In medieval western Europe, fraternities were a common phenomenon. In Poland they first appeared in the 13th century in Silesia. The post-Tridentine period saw their most dynamic „development” in Poland and in the whole of the Catholic Church. They became important factors of church regeneration and the level of universal influence on the spiritual awareness of society, and played a crucial role in the struggle against Protestantism. The development of fraternities in the end of the 16th, 17th, and 18th centuries was closely connected with the development of Marian cult and the cult of the saints. Those fraternities which were well organized, and those bearing the character of religious communities, often had their own altar, chapels, and priests.
In the period of the 17th-18th century four religious fraternities were in Urzędów, a town which was the seat of decanate with the same, and which belonged at that time to the Zawichost archdeaconry and the Cracow diocese. Urzędów was a royal town established and located in 1405 by King Vladislav Jagiello. It was a seat of the administrative unit and belonged to the Lublin region.
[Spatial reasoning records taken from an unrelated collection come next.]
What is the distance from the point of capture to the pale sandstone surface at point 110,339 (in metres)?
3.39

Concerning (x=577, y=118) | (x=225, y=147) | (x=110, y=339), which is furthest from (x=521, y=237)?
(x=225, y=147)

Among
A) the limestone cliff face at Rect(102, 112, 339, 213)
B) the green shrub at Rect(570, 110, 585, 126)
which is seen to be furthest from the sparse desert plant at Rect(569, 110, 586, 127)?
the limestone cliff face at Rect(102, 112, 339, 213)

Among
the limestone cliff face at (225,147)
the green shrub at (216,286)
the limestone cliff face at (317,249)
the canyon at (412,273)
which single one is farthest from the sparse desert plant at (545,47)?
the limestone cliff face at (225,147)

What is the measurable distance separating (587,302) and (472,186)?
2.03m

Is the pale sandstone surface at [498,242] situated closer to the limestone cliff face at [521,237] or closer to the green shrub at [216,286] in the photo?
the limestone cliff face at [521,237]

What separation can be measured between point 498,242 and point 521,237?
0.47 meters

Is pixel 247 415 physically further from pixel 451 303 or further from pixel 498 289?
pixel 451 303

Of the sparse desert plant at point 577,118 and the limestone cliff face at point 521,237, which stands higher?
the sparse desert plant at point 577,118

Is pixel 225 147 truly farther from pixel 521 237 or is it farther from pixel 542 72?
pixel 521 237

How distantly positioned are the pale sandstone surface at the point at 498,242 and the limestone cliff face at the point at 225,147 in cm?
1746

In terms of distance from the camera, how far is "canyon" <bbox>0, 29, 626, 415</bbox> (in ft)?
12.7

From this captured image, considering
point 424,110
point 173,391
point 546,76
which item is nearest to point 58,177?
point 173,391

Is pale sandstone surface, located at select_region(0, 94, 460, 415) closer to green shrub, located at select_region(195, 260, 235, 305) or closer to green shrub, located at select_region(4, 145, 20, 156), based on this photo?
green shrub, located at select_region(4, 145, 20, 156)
Three of the Urzędów fraternities are the best known confraternities and popular at that time in Poland: Literary Fraternity, Fraternity of St. Ann, and the Rosary Fraternity. Aside to the above, there was for a short period the Fraternity of St. Sebastian which existed nowhere else.
The Fraternity of St. Ann in Urzędów was erected in 1593 on the Feast of the Immaculate Conception. It was officially approved by the Lvov archbishop J.D. Solikowski in 1594. The founders and first benefactors of the confraternities were burghers from Urzędów. The fraternity had a side altar devoted to St. Ann. It was spread in Poland first of all by Bernardins and its main task was to discuss with infidels. In practice, however, in the 17th and 18th centuries it had a devotional character. In the initial stage of the confraternity of St. Ann congregations were held four times a years, whereas at the end of the 17th century they were organized annually only twice. Every Tuesday the representatives of the fraternity were obliged to participate in a weekly votive mass to the honour of St. Ann, receive the sacrament of reconciliation and Eucharist, above all to the late fellows friars. During the masses and congregations they collected money on behalf of their association and the church for wax, candles and missal wine.
In the Fraternity of St. Ann in Urzędów the administrative functions were held by two trusted members, mostly representatives of the magistrate authorities and, as a rule, rich people, called provisories or seniors. The Fraternity of St. Ann gained their basic funds from voluntary collections raised among fellow friars at masses and congregations, and the money donated and then invested in the burghers' estates, thereby bringing yearly interest. The dusk of the Fraternity of St. Ann occurred in the end of the 1780s when the majority of its legates were provided to build a parish church.